Just seems that we can rise to big challenges, work hard to meet them and feel the triumph of prevailing…and then, as we start to relax and look forward to some respite, something little can come along. The little thing is a piece of cake compared the big thing comes at a vulnerable time. The memories of having conquered the big thing don’t inspire the handling of the little thing…the worn-out-ness means that the little thing just finishes a person off.

So, on Saturday, after pushing through a rather nasty virus that affected my head, throat, chest and body for three weeks without a break in routine, I was broken by one moderately irritated eye. I could carry on regularly for 3 weeks during the nastiness, but on Saturday, the “pink eye” did me in..I took the night off, stayed at home, and cocooned. I couldn’t deal with “one more thing”, even if that “thing” was minor…because it was one more straw that broke my proverbial camel’s back.

Like:

  • going through months of major cancer treatment, with recovery from surgery, enduring grueling chemotherapy and radiation treatment, and making it through…and then the inconvenience of a fender bender unhinges a person
  • grieving the ripping agony of the death of a spouse, leaning into the grief, dealing with all the endless paperwork of the taxes and will stuff, establishing a new life very deliberately and courageously…and then the cat dies, too

It’s not always so apparent that the way something takes the wind out of our sails is often related to not only the incident itself, but the previous stressors too.

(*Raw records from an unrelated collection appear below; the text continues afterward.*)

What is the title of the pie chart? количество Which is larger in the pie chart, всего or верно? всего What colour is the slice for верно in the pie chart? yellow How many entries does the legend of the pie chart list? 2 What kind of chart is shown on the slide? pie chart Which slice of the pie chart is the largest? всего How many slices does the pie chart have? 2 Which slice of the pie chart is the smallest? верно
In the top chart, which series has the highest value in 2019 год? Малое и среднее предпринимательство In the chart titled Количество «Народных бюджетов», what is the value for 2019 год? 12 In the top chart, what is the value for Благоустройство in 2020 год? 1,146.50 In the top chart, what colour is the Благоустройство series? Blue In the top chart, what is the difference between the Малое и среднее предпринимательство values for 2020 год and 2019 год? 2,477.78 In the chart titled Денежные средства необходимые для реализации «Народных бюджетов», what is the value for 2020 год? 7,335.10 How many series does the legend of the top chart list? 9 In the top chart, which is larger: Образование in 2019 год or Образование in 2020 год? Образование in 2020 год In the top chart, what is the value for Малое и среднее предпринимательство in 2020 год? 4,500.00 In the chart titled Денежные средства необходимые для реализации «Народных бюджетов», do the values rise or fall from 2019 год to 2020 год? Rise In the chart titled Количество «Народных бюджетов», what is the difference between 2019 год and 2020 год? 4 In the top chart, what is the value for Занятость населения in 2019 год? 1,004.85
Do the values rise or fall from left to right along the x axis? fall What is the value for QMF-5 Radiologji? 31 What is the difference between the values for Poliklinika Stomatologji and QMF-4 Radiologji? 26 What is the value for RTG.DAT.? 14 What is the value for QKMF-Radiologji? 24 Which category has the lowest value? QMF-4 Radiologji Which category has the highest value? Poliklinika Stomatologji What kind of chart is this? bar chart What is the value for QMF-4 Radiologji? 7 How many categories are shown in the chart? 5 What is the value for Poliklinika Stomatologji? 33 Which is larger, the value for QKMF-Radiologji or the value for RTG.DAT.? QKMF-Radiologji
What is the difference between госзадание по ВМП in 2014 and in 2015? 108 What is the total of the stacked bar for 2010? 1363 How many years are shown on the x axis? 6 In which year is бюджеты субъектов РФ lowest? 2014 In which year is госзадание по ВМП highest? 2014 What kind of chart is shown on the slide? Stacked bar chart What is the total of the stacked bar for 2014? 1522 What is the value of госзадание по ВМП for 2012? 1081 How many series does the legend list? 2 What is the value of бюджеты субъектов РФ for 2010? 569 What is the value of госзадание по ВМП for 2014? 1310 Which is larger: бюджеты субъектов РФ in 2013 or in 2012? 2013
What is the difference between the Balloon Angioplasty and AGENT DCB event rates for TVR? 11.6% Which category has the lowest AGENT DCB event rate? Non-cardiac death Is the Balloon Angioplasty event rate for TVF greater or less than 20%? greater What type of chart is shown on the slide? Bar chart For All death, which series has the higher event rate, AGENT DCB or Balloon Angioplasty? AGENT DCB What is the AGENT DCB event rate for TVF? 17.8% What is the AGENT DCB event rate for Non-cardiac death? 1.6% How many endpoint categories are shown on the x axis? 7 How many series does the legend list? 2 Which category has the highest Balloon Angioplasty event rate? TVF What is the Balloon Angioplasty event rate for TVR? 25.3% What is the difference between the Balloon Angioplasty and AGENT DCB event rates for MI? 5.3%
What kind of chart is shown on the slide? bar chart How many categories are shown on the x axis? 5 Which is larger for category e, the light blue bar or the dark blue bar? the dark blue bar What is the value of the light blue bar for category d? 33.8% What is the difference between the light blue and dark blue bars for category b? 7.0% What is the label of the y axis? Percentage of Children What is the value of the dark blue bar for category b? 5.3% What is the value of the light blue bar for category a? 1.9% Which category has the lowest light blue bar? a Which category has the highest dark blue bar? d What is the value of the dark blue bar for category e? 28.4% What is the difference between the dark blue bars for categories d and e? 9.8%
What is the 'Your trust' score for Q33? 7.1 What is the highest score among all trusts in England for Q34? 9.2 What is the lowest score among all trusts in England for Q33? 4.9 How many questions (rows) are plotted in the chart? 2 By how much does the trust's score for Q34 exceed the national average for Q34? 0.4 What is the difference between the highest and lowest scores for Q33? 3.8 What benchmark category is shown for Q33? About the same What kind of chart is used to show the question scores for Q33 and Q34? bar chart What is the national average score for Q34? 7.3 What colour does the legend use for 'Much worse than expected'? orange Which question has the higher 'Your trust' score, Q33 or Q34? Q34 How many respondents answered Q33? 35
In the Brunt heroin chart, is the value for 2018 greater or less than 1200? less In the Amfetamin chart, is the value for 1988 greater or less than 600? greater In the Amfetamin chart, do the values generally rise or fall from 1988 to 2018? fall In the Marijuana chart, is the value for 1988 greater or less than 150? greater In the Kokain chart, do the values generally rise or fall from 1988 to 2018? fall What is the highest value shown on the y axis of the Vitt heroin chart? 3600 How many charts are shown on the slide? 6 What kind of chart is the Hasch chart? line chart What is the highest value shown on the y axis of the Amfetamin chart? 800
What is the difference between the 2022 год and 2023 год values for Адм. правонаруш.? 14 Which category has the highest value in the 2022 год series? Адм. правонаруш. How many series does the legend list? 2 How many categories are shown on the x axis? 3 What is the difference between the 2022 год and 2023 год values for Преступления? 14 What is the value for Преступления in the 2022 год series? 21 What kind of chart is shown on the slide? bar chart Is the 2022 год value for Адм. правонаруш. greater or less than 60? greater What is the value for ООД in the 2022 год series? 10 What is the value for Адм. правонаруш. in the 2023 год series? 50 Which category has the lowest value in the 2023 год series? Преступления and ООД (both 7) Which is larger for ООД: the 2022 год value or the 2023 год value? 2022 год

Those are the times when we need to take a step back, extend ourselves grace, and rather than berating ourselves for how something so insignificant could knock us down, support ourselves with the understanding that even something seemingly insigificant is “one more thing” on top of what the rest of life has held for us.

That view has a gentleness and understanding to it…something that means a lot when life has given us a one-two punch.